======== PROVIDED INFORMATION ========
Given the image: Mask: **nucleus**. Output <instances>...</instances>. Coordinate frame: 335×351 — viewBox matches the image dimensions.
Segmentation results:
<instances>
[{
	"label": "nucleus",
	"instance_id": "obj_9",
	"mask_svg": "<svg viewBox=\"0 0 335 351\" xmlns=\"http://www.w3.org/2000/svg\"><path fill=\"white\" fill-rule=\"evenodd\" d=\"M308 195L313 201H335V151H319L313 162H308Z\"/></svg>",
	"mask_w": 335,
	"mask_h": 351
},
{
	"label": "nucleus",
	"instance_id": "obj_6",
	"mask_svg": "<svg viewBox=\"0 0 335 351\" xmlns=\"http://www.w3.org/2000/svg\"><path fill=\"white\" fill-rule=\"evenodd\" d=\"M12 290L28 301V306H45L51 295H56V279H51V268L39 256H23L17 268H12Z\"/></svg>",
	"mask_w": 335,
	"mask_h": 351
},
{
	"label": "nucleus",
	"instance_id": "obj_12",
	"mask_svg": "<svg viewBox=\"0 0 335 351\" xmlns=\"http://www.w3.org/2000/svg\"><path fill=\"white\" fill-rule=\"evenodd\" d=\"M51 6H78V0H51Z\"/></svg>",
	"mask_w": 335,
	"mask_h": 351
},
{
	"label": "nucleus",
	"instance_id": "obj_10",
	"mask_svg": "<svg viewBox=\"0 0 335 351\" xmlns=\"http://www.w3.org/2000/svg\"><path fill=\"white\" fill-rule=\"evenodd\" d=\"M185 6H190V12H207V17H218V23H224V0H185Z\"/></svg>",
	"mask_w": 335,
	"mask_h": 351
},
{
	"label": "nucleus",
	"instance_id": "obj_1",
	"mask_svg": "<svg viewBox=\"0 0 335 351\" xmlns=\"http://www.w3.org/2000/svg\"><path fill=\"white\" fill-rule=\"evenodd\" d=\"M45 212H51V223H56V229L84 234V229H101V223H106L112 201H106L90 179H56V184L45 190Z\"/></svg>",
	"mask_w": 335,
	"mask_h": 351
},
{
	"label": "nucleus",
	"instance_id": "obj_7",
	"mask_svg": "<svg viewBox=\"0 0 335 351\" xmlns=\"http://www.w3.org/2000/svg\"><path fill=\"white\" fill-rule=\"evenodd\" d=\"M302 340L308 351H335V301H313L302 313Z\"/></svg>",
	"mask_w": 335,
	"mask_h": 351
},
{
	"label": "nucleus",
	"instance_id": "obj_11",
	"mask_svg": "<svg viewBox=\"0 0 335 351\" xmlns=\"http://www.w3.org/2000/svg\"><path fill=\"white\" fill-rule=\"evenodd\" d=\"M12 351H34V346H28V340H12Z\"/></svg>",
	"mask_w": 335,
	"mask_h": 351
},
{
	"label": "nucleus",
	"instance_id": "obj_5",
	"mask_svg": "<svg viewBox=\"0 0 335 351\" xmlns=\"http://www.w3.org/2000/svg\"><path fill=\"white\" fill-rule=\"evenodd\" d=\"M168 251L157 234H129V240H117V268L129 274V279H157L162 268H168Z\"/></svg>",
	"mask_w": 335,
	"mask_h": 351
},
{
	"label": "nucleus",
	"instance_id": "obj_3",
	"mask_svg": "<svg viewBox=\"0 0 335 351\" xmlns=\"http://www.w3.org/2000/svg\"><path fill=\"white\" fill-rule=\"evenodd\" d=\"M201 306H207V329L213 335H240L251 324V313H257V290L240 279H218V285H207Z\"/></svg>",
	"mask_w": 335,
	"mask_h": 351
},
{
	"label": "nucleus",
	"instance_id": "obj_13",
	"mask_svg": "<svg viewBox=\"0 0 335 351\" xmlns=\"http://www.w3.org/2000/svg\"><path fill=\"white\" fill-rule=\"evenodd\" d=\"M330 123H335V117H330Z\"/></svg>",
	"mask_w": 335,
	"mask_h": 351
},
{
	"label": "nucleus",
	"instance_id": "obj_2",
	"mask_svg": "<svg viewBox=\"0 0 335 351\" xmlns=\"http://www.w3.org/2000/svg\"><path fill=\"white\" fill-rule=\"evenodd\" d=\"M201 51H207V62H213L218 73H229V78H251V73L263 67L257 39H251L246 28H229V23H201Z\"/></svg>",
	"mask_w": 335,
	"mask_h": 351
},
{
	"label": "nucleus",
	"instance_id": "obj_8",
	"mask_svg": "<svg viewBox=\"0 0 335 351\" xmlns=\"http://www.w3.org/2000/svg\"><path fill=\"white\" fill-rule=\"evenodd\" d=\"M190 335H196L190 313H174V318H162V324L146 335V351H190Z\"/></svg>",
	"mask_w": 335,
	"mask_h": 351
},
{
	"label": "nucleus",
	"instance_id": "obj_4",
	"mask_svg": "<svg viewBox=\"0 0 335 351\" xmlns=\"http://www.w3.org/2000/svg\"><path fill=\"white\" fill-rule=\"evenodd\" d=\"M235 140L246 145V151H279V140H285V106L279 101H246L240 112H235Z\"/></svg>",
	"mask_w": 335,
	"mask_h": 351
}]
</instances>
========
*STATED GOAL:*
Can you write out the records word for word, starting at the very beginning and stopping after the line that contains "290L28 301V306H45L51 295H56V279H51V268L39"?

*WRITTEN REPLY:*
Given the image: Mask: **nucleus**. Output <instances>...</instances>. Coordinate frame: 335×351 — viewBox matches the image dimensions.
Segmentation results:
<instances>
[{
	"label": "nucleus",
	"instance_id": "obj_9",
	"mask_svg": "<svg viewBox=\"0 0 335 351\" xmlns=\"http://www.w3.org/2000/svg\"><path fill=\"white\" fill-rule=\"evenodd\" d=\"M308 195L313 201H335V151H319L313 162H308Z\"/></svg>",
	"mask_w": 335,
	"mask_h": 351
},
{
	"label": "nucleus",
	"instance_id": "obj_6",
	"mask_svg": "<svg viewBox=\"0 0 335 351\" xmlns=\"http://www.w3.org/2000/svg\"><path fill=\"white\" fill-rule=\"evenodd\" d=\"M12 290L28 301V306H45L51 295H56V279H51V268L39 256H23L17 268H12Z\"/></svg>",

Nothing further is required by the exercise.